Material supplied:
★ ★ ★ ★

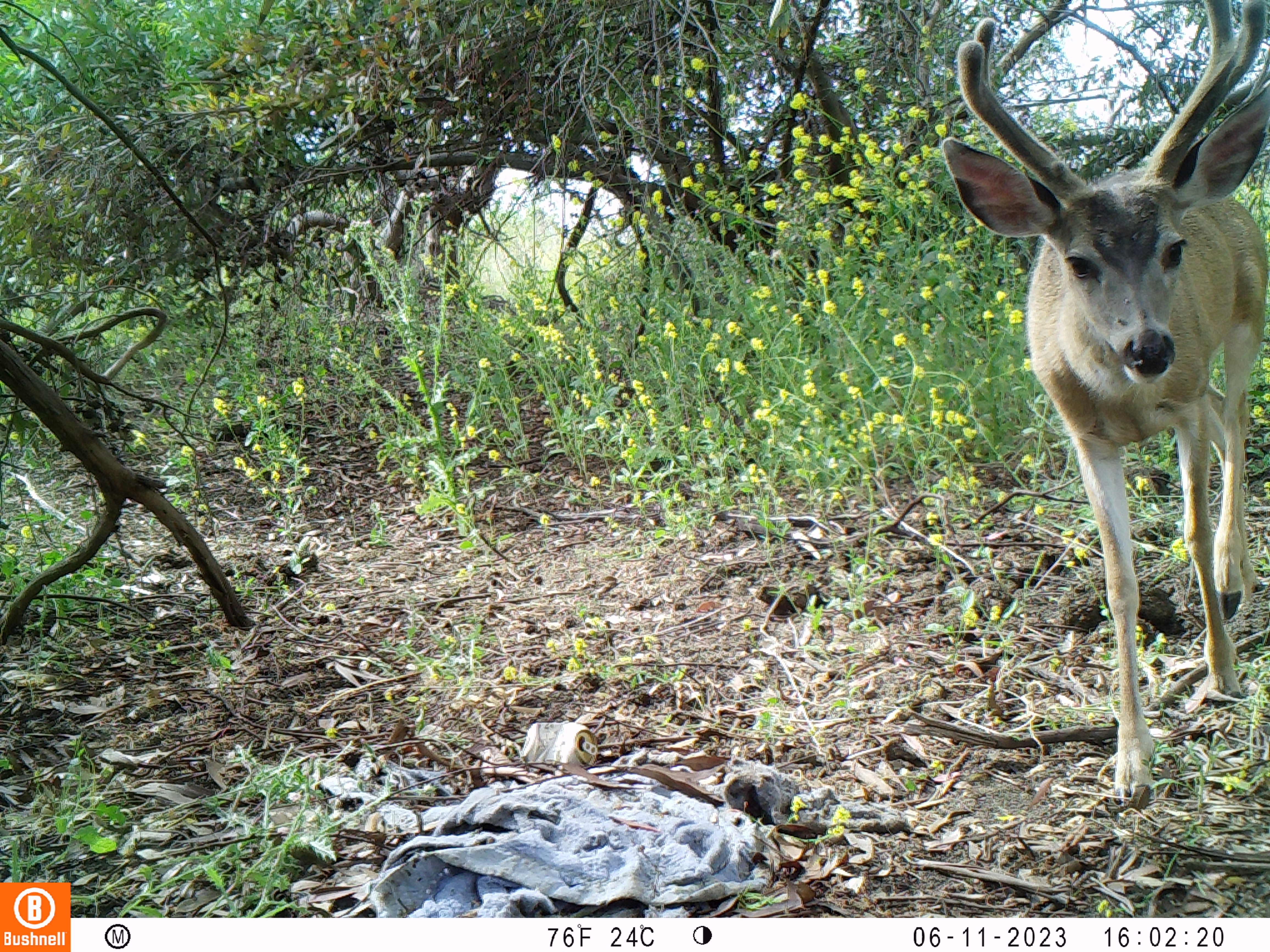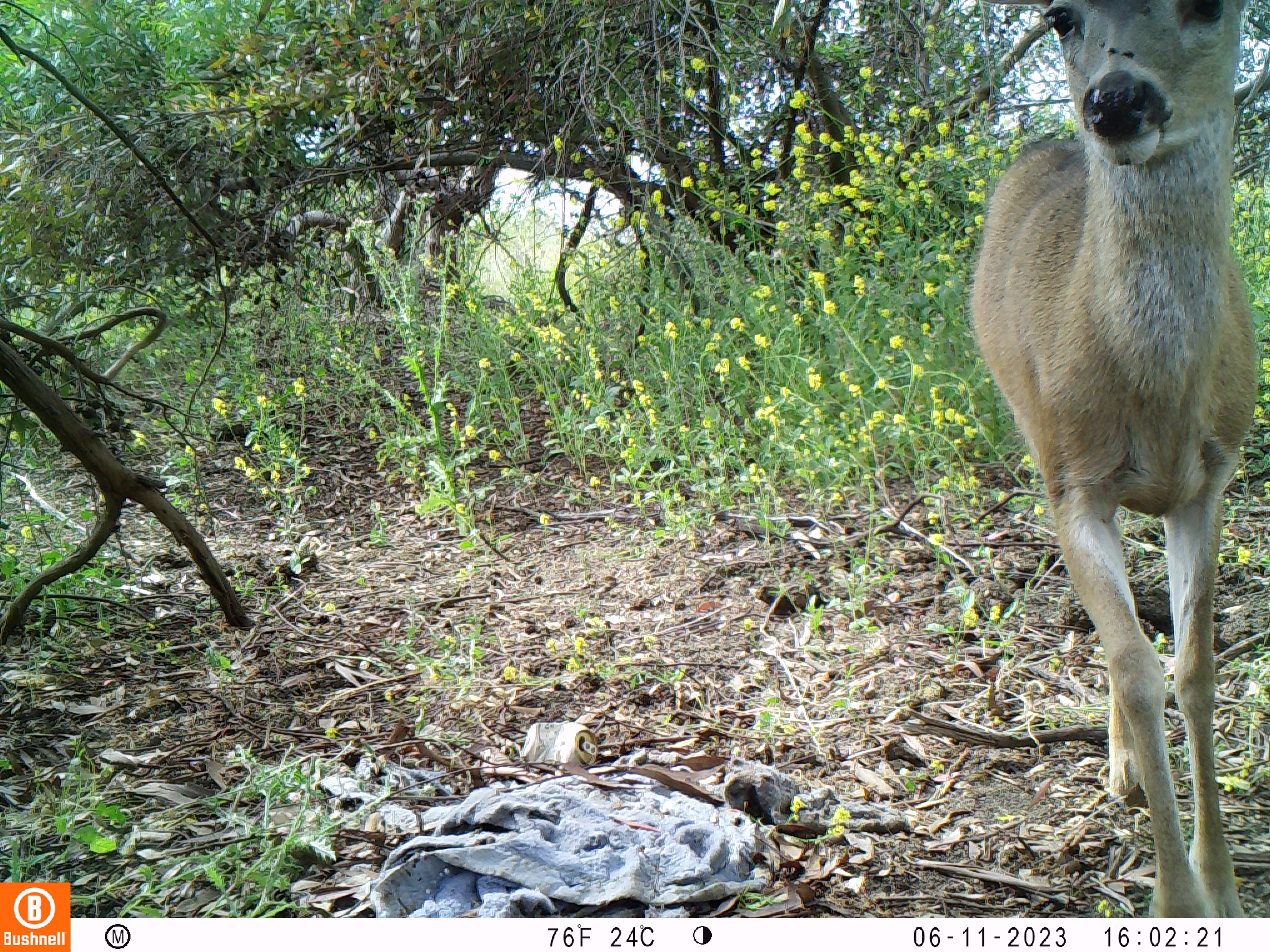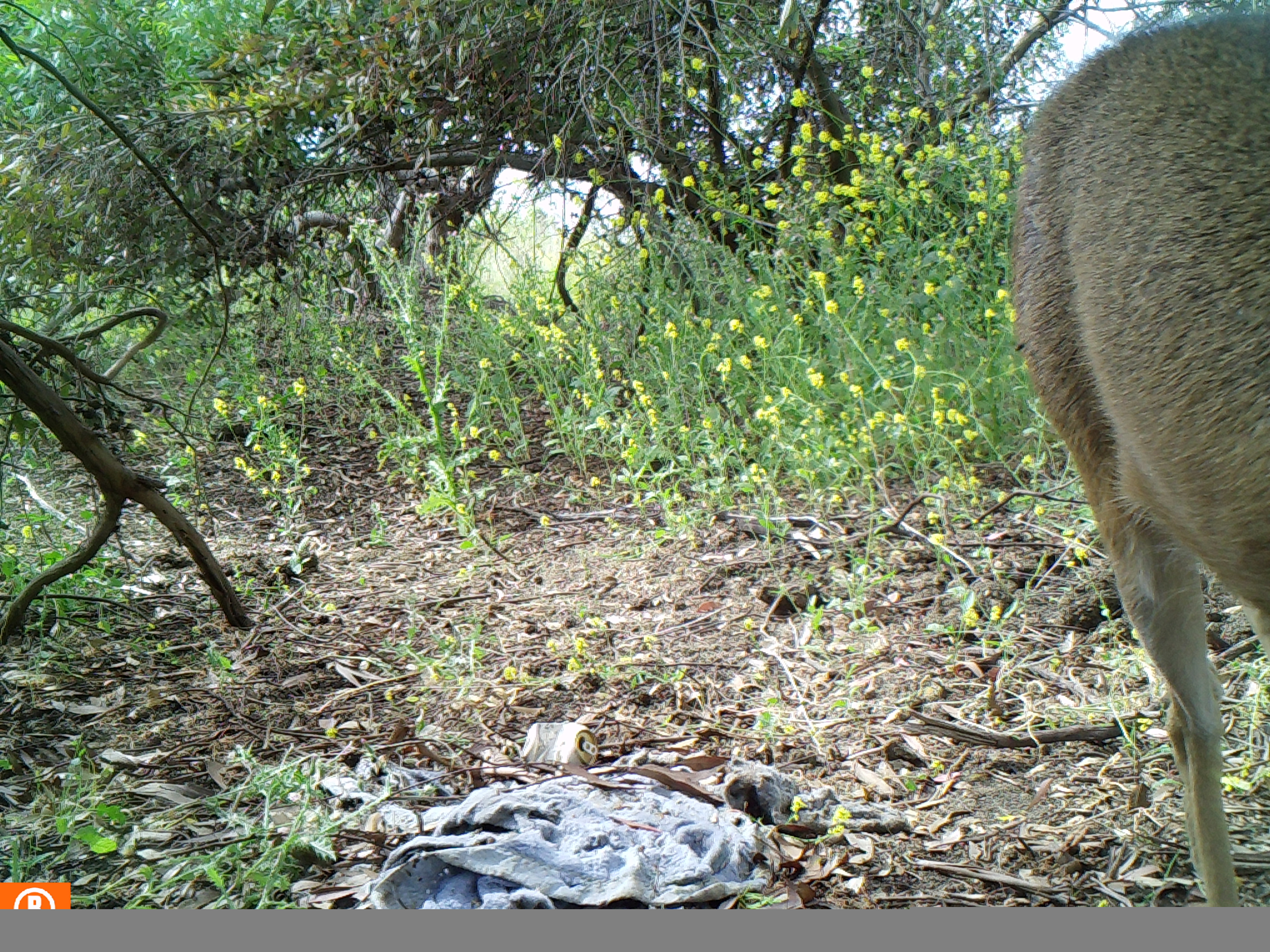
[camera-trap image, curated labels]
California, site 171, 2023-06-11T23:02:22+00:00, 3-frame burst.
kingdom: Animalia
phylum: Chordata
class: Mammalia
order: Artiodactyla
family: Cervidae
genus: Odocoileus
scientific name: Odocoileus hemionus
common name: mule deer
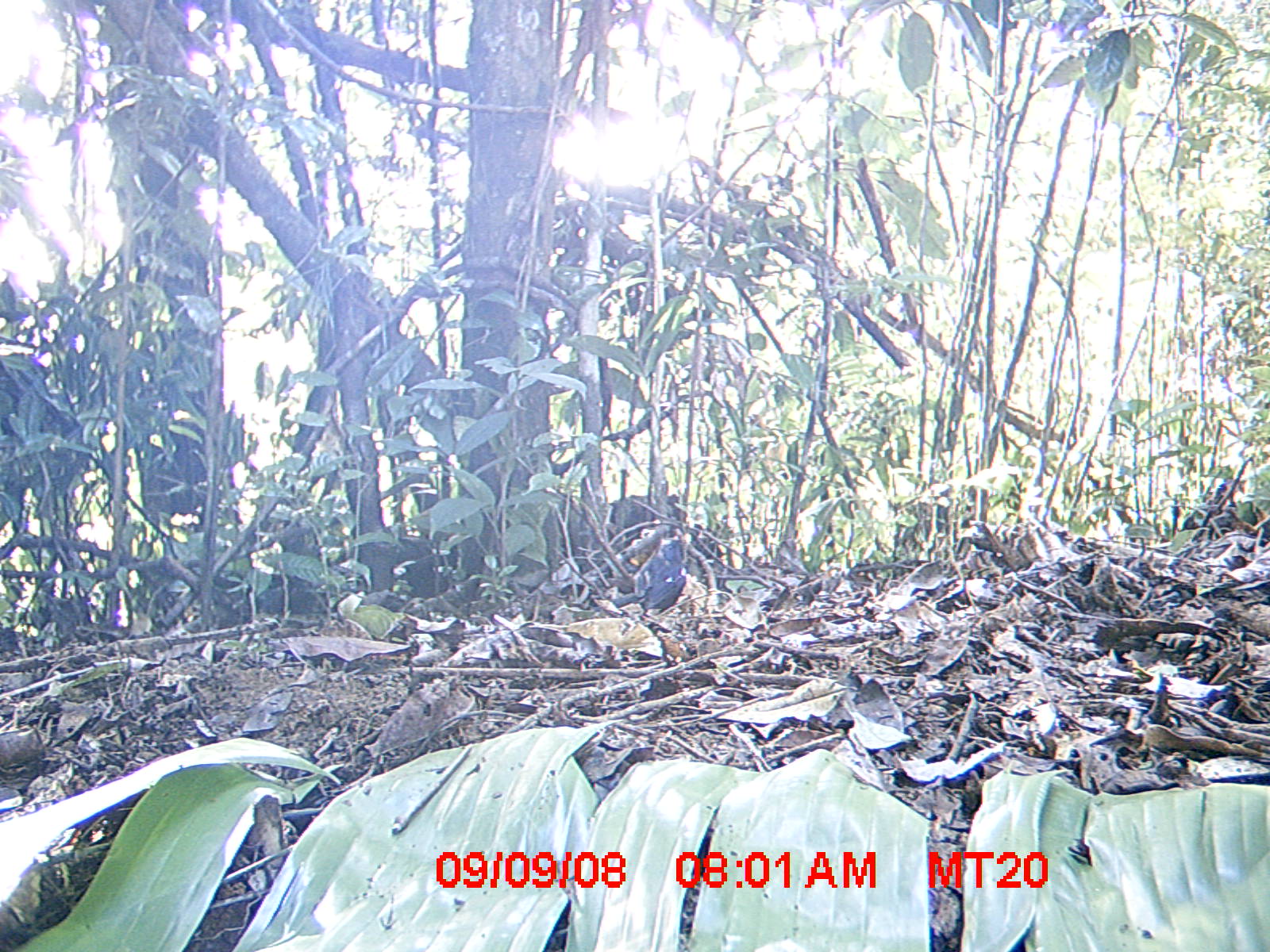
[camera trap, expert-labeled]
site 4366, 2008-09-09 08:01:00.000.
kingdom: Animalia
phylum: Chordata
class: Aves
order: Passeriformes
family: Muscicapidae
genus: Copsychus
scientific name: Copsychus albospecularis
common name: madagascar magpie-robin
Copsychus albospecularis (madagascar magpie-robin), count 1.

★ ★ ★ ★

Task item:
What must be transcribed is the run of lines from the one containing "site 4366, 2008-09-09 08:01:00.000." to the last line of the data above, inclusive, and only that.

Task response:
site 4366, 2008-09-09 08:01:00.000.
kingdom: Animalia
phylum: Chordata
class: Aves
order: Passeriformes
family: Muscicapidae
genus: Copsychus
scientific name: Copsychus albospecularis
common name: madagascar magpie-robin
Copsychus albospecularis (madagascar magpie-robin), count 1.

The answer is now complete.